The results of the current study revealed that:
• In hematoxylin and eosin stained sections: AD-group showed degenerative changes in pyramidal neurons of CA1 and CA3 regions as well as in granular neurons of DG region of hippocampus. Neuropil vacuolation and capillary congestion also noticed. QNPs in the prophylactic group showed almost prevention of these degenerative changes in CA1, CA2 and DG, while in the treated group it showed some improvement of the previous morphological changes with zonal preference as neurons in CA3 showed the least improvement.
• In Bielschowsky’s silver stained sections: AD model showed APs, NFTs and segmented degenerated axons. QNPs prevent these changes in both prophylactic and treated groups except for few residual NFTs and small sized diffuse plaques in the treated group.
• GFAP immunohistochemical study showed significant increase in GFAP area fraction in AD-group and QNPs-treated groups while QNPs-prophylactic group showed significant decrease compared to AD.
• eNOS immunohistochemical study showed significantly increased area fraction in AD-group with significant decrease in both QNPs-prophylactic and QNPs-treated groups.
• TH immunohistochemical study showed significant decreased area fraction in AD-group.
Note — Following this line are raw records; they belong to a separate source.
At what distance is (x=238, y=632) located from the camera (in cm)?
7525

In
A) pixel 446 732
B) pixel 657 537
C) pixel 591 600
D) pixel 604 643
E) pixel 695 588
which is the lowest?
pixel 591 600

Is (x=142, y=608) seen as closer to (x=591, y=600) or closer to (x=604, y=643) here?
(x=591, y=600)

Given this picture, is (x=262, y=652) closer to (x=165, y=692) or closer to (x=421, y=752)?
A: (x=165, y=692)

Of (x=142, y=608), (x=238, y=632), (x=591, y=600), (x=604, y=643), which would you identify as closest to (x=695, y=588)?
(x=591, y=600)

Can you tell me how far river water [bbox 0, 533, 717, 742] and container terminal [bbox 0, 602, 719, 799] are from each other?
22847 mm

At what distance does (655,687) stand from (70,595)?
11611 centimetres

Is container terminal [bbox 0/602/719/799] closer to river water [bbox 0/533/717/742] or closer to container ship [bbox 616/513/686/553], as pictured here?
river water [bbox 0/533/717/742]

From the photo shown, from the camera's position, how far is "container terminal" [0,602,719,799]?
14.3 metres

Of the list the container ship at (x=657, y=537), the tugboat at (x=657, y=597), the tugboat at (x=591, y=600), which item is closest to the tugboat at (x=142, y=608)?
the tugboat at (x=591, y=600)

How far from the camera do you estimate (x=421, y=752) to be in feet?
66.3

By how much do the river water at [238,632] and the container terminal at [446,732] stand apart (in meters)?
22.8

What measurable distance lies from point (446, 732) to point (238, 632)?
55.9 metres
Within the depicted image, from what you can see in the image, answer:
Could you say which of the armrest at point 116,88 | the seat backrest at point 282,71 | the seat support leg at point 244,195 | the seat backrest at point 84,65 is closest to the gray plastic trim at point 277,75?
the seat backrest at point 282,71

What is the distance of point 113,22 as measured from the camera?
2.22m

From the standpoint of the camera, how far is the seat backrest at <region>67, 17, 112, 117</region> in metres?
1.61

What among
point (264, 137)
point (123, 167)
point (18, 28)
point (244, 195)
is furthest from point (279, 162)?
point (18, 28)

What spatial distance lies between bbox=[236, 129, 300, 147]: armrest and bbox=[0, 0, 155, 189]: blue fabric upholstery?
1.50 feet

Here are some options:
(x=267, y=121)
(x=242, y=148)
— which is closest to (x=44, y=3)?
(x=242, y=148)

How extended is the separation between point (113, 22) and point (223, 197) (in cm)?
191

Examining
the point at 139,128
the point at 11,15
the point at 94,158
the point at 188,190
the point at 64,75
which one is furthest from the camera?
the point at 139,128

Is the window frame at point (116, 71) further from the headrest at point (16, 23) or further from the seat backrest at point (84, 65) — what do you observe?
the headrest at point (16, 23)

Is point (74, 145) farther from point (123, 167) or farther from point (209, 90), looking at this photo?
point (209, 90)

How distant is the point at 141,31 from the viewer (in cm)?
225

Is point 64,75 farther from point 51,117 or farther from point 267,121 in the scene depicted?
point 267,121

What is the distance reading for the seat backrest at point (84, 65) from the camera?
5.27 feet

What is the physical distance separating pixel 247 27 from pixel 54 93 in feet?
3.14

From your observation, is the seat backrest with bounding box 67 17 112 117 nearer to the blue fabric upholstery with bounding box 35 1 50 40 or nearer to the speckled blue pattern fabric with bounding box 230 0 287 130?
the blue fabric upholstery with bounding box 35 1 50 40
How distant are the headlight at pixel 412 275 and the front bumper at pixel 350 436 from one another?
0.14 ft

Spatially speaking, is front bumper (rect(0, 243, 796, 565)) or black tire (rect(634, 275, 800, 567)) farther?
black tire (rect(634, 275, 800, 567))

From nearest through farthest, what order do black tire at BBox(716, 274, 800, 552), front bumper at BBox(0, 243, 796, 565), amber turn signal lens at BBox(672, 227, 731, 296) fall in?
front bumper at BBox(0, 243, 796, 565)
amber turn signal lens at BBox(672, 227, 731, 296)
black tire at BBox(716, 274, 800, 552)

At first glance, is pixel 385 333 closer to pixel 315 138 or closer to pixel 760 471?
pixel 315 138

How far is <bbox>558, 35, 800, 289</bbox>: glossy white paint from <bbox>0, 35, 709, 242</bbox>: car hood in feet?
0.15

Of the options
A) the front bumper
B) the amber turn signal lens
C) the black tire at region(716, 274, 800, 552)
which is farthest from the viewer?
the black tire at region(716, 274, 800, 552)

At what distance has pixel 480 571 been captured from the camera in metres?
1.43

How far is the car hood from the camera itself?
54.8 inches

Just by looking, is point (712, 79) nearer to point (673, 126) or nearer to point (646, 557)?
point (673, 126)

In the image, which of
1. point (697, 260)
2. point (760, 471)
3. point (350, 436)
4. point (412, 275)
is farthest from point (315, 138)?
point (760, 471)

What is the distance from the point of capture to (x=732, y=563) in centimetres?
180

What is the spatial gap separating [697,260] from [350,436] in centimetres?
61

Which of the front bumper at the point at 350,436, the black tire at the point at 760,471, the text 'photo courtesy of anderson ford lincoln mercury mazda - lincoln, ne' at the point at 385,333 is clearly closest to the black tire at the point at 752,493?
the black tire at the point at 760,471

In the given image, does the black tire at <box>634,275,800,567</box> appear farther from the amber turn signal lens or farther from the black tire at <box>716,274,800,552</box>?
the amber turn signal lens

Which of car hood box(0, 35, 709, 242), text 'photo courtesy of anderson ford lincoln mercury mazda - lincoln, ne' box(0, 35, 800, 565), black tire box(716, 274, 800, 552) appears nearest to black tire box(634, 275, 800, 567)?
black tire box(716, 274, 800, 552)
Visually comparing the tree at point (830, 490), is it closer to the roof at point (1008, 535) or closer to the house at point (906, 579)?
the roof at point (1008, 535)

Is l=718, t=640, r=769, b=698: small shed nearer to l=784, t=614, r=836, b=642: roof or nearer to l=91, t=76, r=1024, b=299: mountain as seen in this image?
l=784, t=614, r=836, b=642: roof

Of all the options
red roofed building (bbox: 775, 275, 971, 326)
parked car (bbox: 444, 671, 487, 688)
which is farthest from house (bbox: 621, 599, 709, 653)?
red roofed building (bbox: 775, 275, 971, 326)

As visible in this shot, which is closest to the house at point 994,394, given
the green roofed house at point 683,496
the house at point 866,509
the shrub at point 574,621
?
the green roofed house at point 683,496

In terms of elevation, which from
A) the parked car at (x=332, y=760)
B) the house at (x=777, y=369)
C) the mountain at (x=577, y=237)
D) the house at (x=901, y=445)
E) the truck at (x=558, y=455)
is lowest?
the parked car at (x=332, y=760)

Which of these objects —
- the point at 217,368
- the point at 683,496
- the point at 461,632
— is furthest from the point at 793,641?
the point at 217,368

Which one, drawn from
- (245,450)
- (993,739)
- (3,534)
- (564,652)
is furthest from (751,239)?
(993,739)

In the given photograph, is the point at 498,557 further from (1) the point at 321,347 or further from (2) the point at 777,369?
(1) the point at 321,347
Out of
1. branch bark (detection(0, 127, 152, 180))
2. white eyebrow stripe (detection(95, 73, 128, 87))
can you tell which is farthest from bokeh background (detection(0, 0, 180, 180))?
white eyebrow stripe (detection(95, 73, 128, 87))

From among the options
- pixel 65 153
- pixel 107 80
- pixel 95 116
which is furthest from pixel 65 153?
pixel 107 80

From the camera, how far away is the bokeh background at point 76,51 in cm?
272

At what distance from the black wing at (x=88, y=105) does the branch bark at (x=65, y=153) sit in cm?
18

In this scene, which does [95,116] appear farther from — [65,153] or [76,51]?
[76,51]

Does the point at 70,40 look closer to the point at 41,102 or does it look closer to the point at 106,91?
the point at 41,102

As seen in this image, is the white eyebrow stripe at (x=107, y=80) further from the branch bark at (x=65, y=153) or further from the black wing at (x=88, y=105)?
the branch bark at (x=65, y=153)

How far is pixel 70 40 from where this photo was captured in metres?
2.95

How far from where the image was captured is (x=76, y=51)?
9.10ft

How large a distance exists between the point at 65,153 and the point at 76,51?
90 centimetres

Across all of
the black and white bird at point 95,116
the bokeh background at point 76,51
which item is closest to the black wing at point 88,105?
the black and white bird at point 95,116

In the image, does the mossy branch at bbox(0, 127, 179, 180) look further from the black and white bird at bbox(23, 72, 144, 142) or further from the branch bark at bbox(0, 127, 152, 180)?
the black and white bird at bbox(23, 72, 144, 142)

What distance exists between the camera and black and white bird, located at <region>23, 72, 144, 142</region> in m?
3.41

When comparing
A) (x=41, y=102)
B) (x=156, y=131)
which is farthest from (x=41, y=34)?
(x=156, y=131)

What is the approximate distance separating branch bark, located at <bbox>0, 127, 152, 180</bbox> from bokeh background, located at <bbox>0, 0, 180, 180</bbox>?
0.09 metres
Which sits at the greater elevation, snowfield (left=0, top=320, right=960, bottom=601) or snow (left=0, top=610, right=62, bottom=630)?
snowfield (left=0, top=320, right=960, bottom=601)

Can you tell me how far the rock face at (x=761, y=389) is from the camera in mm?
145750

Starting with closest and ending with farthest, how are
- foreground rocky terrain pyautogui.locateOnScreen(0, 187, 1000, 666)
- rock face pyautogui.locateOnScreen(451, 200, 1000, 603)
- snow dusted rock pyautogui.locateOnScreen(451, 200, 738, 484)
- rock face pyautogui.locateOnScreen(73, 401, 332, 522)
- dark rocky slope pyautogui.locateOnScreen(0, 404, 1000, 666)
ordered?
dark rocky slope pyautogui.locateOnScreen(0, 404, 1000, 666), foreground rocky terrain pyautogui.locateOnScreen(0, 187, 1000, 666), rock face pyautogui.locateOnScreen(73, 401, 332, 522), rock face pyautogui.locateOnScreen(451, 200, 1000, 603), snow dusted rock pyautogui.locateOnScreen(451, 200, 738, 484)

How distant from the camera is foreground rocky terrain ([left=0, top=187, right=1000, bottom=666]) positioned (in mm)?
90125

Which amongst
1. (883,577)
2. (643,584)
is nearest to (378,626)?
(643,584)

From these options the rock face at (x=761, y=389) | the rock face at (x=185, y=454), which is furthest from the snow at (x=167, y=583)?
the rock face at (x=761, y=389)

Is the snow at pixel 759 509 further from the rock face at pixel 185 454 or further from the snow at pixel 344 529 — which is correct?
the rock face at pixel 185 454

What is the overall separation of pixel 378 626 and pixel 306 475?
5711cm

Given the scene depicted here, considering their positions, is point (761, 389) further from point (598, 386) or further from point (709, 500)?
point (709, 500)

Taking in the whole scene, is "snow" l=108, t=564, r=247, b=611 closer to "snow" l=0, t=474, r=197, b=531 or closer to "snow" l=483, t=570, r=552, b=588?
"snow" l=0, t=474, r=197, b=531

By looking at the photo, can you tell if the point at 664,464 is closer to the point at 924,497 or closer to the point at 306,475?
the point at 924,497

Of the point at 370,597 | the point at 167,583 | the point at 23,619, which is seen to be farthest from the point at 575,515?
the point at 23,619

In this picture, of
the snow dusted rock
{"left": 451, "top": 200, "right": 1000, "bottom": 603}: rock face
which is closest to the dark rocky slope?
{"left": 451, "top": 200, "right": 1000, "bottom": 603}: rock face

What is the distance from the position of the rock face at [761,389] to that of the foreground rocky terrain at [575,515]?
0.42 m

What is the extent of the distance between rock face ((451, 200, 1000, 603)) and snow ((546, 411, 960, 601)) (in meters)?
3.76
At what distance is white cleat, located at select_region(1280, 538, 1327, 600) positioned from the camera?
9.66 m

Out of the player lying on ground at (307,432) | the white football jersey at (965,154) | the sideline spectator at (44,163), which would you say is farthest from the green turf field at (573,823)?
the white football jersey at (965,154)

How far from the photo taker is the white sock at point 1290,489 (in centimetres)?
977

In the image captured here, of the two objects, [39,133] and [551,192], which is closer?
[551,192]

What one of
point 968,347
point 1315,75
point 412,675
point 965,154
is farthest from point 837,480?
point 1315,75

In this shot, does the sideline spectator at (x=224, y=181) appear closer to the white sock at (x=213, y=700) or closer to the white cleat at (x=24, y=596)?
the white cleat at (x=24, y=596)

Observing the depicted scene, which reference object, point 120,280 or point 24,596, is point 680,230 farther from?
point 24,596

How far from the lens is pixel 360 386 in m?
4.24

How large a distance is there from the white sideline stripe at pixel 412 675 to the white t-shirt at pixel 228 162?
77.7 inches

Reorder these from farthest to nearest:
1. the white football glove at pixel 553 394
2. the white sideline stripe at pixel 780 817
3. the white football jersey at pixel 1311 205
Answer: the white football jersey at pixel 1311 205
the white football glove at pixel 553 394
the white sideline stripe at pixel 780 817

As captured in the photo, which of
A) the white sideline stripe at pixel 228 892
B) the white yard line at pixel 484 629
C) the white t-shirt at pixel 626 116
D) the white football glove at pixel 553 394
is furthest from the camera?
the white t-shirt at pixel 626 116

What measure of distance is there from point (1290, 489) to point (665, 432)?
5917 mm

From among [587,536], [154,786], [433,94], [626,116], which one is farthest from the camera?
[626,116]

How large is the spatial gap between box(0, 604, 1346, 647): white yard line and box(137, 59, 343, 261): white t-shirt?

In contrast, QNPs administration in both prophylactic and treated groups showed significant increases compared to AD-group.
• PCNA immunohistochemical study showed significant decrease of granular cells with positive nuclear staining in AD-group. In contrast, QNPs administration in the prophylactic and treated groups showed significant increase in PCNA labelled granular cells in the DG.
• The ultra-structural study: the AD-group showed degenerative changes in hippocampal neurons, myelin sheath and capillaries with blood brain barrier (BBB) disruption. In addition, AD-group showed features of astrocytes and microglial activation. QNPs prevent or improve most of these changes in prophylactic and treated groups respectively, however astrocyte and microglia activation persist in the treated group.
In conclusion, taken together it could be concluded that QNPs could preserve function and structure of neurons, block NFTs and APs formation, restore the hippocampal dopamine levels with subsequent neuronal function improvement, regulate astrocyte and microglial activity, enhance regenerative changes and maintain intact BBB. Using nanoparticles of quercetin might provide a new line for prevention or delaying the AD onset in susceptible people. In addition, it could minimize the degenerative changes of AD affected hippocampus (not completely abolished).